Masataka Yoshida has been a difference-maker for Team Japan throughout the first round of the World Baseball Classic in precisely the way the 2026 Red Sox need.

Japan’s formidable lineup, which features baseball unicorn Shohei Ohtani in the leadoff spot, was having an uncharacteristically quiet day at the plate Sunday. Australia took a 1-0 lead in the top of the sixth. Less than two innings later it was gone, on Yoshida’s go-ahead two-run homer off left-hander Jon Kennedy, and Japan won 4-3 to improve to clinch Pool C’s top seed.

So far through Japan’s undefeated first three games Yoshida is 5 for 10 with three extra-base hits, four scored and six runs batted in. He has two of Japan’s six home runs in their 3-0 start to the tournament. And if he continues at this pace, he could break the World Baseball Classic RBI record he set during the last tournament in 2023, when he collected 13 RBI en route to Japan’s championship.

The Red Sox offense isn’t projected to be particularly powerful, Rafael Devers, Alex Bregman, and lefty killer Rob Refsnyder gone, and fellow lefty specialist Romy Gonzalez injured and potentially headed for shoulder surgery. This version of Yoshida would drastically improve those projections.

The issue is how Yoshida fits in Boston’s everyday equation. He’s been playing left field for Japan, but Boston’s outfield ranks are crowded as is between Wilyer Abreu, Roman Anthony, Jarren Duran and Ceddanne Rafaela. Manager Alex Cora has a back-to-back Gold Glove winner in Abreu in right-field and a ‘25 Gold Glove winner in Rafaela in center, and plans to play them as much as possible.

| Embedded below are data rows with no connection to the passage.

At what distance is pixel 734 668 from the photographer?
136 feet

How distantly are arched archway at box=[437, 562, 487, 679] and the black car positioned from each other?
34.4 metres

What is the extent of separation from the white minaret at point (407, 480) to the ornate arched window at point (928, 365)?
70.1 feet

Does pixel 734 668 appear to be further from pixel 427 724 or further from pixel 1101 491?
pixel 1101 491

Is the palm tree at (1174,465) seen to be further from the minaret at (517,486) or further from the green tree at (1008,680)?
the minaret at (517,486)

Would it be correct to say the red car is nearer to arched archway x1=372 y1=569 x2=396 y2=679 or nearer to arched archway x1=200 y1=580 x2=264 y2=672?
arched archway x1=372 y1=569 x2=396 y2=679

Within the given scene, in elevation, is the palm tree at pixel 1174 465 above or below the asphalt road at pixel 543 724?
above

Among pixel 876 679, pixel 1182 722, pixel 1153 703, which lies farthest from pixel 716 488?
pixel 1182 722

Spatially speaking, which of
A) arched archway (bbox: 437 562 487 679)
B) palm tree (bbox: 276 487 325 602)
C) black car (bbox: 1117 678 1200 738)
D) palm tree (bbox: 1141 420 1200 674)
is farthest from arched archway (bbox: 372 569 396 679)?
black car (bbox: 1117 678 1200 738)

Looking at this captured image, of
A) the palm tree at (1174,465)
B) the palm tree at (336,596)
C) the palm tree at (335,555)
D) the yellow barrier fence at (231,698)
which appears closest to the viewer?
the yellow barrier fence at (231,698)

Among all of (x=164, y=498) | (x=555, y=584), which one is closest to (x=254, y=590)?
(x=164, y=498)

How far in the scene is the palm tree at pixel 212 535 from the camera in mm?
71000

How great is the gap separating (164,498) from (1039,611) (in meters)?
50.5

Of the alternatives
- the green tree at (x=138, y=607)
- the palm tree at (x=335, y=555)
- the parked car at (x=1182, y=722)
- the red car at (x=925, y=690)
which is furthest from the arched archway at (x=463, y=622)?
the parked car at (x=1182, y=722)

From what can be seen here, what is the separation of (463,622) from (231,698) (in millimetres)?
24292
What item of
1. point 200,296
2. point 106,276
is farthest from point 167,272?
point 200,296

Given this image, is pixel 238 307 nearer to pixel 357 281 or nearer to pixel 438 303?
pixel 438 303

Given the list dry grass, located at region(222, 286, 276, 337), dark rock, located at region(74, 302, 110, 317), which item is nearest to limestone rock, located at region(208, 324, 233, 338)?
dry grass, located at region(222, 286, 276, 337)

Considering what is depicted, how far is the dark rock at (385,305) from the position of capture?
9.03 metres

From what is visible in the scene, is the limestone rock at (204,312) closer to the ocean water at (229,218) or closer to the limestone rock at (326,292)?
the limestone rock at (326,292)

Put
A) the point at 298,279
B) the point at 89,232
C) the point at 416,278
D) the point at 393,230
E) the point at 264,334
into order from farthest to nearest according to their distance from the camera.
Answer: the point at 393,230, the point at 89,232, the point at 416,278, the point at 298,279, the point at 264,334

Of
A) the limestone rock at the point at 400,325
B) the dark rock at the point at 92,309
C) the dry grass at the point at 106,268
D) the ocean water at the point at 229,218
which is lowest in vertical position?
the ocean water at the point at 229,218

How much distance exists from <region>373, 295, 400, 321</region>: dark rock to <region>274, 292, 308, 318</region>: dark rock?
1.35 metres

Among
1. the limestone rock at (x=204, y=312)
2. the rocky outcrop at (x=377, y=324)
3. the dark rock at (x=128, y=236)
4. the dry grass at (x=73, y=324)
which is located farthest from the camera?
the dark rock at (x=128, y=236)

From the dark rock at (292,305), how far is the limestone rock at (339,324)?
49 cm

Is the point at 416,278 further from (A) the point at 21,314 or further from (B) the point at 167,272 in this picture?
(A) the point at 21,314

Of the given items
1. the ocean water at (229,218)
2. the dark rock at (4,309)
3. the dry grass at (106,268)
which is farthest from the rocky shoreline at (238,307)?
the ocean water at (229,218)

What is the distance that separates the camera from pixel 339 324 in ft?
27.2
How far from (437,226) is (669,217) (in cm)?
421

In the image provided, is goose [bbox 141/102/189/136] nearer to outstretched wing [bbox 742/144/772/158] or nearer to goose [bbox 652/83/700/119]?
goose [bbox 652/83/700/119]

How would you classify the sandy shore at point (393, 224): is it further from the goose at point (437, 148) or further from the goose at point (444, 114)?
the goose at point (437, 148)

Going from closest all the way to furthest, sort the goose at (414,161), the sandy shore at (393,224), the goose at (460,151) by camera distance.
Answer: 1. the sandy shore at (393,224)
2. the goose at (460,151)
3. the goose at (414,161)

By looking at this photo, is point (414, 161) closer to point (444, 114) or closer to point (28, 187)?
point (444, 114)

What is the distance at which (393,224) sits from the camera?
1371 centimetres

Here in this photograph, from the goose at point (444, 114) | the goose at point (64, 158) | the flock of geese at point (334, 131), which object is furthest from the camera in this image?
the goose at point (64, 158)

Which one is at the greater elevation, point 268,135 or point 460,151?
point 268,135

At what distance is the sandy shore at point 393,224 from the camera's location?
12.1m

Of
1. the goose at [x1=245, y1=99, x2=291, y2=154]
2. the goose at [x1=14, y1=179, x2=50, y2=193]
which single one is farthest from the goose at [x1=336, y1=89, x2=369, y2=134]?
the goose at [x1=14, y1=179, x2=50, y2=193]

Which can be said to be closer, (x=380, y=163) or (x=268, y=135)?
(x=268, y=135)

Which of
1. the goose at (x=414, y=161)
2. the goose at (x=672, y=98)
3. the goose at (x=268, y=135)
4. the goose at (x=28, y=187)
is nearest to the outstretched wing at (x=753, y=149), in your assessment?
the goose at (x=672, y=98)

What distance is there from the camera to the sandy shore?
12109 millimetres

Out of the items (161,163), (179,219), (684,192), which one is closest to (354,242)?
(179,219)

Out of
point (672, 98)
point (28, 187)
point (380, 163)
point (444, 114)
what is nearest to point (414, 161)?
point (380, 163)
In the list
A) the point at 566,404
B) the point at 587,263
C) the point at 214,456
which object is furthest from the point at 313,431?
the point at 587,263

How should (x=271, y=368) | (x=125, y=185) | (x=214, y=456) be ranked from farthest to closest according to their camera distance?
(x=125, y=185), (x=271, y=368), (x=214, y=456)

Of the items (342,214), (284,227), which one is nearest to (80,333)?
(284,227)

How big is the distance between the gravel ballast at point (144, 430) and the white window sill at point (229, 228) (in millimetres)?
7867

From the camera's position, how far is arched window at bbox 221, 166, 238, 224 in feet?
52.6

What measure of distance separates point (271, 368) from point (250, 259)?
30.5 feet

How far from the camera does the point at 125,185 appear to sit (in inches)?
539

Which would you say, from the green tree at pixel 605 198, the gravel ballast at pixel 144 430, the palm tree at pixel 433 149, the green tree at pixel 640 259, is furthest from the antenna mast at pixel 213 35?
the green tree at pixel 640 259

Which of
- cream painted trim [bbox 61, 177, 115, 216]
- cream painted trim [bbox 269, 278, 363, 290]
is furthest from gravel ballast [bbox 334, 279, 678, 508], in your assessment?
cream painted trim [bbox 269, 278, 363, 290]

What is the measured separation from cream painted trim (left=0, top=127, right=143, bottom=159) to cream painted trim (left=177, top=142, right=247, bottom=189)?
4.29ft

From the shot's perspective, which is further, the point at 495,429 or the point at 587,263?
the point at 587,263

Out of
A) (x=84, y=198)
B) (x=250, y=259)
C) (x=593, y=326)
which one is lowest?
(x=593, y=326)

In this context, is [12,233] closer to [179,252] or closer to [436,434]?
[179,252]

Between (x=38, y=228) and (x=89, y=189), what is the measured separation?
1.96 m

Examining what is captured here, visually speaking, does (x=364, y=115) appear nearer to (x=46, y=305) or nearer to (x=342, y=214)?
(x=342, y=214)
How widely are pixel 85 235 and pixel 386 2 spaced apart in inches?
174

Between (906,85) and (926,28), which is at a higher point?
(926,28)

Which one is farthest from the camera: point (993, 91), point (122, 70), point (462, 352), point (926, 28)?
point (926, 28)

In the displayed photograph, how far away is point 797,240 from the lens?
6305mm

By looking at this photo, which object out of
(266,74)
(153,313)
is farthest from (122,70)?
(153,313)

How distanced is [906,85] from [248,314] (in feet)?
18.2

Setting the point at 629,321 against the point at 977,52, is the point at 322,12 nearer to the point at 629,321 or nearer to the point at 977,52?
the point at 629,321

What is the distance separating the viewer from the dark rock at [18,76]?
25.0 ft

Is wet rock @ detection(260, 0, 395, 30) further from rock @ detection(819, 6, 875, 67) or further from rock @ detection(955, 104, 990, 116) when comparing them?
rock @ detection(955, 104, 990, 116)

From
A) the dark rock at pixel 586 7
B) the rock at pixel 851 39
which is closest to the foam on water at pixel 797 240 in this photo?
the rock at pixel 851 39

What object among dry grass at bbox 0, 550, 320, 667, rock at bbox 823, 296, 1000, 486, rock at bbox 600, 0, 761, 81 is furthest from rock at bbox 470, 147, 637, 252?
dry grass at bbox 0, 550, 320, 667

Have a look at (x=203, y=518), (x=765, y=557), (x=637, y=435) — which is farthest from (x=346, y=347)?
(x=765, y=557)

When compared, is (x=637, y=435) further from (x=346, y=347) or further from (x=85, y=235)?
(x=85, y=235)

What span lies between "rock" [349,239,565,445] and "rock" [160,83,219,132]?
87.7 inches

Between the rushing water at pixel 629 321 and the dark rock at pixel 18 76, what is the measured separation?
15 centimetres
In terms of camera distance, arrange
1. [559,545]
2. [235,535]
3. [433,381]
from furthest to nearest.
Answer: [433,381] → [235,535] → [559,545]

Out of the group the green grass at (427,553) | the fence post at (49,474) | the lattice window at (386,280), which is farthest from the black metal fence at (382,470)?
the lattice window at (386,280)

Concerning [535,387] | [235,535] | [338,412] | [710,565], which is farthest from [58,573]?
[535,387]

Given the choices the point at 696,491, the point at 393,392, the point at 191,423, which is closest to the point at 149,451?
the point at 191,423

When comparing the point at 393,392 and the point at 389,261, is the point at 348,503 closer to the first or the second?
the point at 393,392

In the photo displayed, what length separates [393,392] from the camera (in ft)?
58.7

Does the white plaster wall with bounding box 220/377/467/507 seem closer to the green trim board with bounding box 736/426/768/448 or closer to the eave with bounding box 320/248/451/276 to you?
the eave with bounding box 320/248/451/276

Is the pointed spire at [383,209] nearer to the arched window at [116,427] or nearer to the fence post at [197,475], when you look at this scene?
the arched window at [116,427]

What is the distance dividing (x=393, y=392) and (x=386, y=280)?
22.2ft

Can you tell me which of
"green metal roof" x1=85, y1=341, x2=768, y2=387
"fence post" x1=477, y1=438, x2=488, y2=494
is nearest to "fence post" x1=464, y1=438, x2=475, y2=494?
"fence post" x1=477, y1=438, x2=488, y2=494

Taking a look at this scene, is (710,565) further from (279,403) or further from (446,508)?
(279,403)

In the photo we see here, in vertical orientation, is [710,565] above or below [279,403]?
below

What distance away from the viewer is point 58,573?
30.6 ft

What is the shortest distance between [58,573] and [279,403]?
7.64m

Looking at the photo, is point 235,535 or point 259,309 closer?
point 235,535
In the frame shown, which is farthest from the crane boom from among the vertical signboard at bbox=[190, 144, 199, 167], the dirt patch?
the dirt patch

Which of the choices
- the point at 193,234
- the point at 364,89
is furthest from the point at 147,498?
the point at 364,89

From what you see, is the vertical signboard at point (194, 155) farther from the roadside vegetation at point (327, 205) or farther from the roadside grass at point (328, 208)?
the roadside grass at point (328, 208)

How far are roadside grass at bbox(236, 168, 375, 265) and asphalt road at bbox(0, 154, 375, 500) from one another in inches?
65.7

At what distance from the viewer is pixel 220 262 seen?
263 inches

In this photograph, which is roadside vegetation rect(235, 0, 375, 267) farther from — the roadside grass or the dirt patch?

Yoshida, who signed a five-year, $90 million contract with the Red Sox in December 2022, played 87 games in left and served as designated hitter for 49 games during his ‘23 MLB rookie season. Due to a shoulder injury (and ensuing right labral repair surgery during the 2024 offseason) and the outfield space issue, he DH’ed 145 games and played just seven in the outfield (six in left) over the last two seasons.

Japan has one final pool game at the Tokyo Dome against Czechia (6 a.m. ET Tuesday) before they fly to Miami for the quarterfinals at loanDepot Park.

The Red Sox, who are currently without Yoshida and the aforementioned four outfielders due to the WBC, are less than three weeks away from Opening Day and no closer to figuring out how to make these roster pieces fit.

More World Baseball Classic highlights

Nate Eaton stunned the baseball world in Saturday night’s Revolutionary War rematch between Great Britain and the United States when he led off the game with a first-pitch home run off Tarik Skubal. Great Britain’s advantage over Team USA was short-lived, though. Eaton was the only GB hitter to connect against the back-to-back American League Cy Young award-winner, who yielded the homer and a single to the Red Sox roster candidate and nothing more in three innings with five strikeouts. Scoreless through four innings, Team USA erupted for nine runs between innings five and seven to win 9-1. … Eaton also went 2 for 5 with two runs scored in Britain’s 7-4 loss to Italy on Sunday. … Roman Anthony went 1 for 4 with a walk and two strikeouts in USA’s win over GB. Through two games he is 3 for 8 with two runs, two RBI, three walks and two strikeouts. … Wilyer Abreu had an RBI single in Venezuela’s 11-3 victory over Israel Saturday night. … Ceddanne Rafaela went 0 for 3 batting leadoff in the Netherlands’ 12-1 loss to the Dominican Republic on Sunday. … 22-year-old lefty prospect Eduardo Rivera dazzled in Puerto Rico’s 4-3 extra-inning victory over Panama Saturday night. Over his 4 ⅓ inning start he yielded just one earned run on one hit, walked one and struck out five on 56 pitches (34 strikes).